Rows of spatial question data
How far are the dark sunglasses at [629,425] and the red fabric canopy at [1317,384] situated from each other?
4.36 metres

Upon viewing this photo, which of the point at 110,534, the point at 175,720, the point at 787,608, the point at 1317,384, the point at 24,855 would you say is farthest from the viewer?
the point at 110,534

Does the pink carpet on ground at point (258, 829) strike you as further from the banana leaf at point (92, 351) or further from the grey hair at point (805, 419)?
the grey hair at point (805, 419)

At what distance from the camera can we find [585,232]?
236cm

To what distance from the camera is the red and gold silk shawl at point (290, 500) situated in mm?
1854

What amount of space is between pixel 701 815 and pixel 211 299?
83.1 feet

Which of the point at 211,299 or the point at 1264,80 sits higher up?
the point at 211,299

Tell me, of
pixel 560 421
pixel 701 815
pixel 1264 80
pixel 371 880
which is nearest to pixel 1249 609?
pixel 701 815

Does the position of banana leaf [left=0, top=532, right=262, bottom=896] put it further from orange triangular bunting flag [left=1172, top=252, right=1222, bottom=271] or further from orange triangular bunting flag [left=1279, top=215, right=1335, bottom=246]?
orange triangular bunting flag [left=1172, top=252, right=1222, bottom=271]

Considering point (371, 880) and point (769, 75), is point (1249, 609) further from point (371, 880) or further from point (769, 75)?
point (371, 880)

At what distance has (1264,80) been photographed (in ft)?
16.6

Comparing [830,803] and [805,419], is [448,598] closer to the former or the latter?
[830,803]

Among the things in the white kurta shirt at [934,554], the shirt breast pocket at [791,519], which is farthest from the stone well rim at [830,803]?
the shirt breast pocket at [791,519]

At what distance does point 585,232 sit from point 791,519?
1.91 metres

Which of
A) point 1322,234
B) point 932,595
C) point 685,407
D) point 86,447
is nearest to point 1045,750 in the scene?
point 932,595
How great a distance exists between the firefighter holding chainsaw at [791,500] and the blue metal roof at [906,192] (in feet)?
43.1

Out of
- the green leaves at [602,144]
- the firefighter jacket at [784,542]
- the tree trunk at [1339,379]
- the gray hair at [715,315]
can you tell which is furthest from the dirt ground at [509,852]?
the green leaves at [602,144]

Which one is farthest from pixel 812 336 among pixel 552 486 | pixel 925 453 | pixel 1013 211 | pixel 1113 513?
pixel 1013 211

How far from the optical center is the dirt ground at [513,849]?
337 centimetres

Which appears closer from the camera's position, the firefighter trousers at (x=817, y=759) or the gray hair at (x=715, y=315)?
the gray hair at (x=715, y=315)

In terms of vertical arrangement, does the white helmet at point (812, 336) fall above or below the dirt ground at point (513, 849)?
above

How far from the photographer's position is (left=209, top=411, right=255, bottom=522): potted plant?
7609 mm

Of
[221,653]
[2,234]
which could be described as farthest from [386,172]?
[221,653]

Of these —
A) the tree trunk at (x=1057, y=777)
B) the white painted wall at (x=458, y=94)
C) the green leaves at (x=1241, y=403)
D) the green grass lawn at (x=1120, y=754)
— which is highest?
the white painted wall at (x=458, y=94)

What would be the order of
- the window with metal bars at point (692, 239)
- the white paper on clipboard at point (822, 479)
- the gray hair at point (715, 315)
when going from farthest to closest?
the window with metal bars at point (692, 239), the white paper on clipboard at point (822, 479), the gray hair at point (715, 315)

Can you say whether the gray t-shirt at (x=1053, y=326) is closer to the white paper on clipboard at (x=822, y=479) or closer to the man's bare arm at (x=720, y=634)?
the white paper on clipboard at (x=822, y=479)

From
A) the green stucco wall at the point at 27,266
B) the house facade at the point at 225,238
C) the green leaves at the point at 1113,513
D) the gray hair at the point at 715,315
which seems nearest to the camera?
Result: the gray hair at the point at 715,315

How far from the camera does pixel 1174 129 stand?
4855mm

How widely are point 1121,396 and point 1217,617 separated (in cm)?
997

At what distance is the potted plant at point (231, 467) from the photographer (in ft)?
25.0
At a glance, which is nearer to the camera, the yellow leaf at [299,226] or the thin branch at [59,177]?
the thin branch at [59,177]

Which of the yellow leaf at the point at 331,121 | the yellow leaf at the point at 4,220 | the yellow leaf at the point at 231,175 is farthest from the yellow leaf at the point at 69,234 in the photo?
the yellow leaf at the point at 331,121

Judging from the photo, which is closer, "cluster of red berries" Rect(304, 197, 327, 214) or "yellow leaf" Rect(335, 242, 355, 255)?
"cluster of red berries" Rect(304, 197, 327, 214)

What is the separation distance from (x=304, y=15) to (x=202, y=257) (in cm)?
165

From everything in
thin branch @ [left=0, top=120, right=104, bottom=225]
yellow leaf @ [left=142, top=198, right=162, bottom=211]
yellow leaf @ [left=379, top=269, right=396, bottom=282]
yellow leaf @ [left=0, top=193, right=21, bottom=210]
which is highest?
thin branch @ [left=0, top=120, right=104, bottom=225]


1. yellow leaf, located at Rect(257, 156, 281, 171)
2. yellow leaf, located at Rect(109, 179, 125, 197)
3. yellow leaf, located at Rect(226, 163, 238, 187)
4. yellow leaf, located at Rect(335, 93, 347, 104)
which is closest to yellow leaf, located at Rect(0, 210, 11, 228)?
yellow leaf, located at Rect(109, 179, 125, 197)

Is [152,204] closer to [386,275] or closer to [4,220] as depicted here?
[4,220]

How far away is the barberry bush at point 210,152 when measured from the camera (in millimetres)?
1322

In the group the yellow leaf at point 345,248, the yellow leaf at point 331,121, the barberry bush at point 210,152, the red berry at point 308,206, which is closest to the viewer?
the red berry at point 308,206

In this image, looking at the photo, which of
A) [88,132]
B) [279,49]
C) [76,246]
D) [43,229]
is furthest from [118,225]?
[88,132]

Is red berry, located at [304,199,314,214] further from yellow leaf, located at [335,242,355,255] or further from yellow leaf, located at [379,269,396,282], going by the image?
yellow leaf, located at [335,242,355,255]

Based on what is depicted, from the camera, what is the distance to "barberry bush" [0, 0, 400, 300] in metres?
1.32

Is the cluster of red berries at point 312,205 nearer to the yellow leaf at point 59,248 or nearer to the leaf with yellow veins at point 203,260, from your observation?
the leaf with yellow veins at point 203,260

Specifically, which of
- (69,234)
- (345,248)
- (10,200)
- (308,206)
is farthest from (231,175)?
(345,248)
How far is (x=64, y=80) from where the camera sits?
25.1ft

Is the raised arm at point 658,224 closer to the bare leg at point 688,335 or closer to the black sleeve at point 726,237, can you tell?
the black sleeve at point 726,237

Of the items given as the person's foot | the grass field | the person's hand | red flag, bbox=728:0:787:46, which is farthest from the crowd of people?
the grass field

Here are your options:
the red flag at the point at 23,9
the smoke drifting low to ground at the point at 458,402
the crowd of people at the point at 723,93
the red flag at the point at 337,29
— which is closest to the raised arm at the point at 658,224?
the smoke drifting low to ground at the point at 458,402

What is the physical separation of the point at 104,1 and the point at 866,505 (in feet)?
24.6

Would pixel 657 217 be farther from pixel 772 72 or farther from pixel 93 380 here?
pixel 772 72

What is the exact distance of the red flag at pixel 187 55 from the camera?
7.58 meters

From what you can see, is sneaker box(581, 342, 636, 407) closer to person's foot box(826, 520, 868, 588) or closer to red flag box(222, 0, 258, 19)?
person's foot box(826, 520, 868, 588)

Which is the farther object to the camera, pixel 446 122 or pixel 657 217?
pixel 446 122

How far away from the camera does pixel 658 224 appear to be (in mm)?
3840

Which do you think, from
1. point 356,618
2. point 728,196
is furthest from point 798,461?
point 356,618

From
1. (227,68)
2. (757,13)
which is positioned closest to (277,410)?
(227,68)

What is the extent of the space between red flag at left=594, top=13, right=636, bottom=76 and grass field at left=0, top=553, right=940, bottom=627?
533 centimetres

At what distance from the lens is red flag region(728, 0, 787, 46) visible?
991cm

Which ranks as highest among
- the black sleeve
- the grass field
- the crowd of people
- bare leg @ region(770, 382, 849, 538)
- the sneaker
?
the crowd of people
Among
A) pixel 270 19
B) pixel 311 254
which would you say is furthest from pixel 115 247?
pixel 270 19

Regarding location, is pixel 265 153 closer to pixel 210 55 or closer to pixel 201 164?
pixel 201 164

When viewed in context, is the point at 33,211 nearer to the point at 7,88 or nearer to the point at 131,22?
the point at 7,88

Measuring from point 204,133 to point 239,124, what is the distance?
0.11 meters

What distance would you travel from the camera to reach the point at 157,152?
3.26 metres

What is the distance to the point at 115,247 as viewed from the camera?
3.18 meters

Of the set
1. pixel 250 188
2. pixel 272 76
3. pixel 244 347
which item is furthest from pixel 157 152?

**Task directions**
Lay out as a Markdown table, with columns named Row and Line, the lines of the items starting with the line that contains "What distance would" and going on through the end of the items. Leave out blank lines.

**Complete output**
| Row | Line |
|---|---|
| 1 | What distance would you travel from the camera to reach the point at 157,152? |
| 2 | 3.26 metres |
| 3 | What is the distance to the point at 115,247 as viewed from the camera? |
| 4 | 3.18 meters |
| 5 | Of the set |
| 6 | 1. pixel 250 188 |
| 7 | 2. pixel 272 76 |
| 8 | 3. pixel 244 347 |
| 9 | which item is furthest from pixel 157 152? |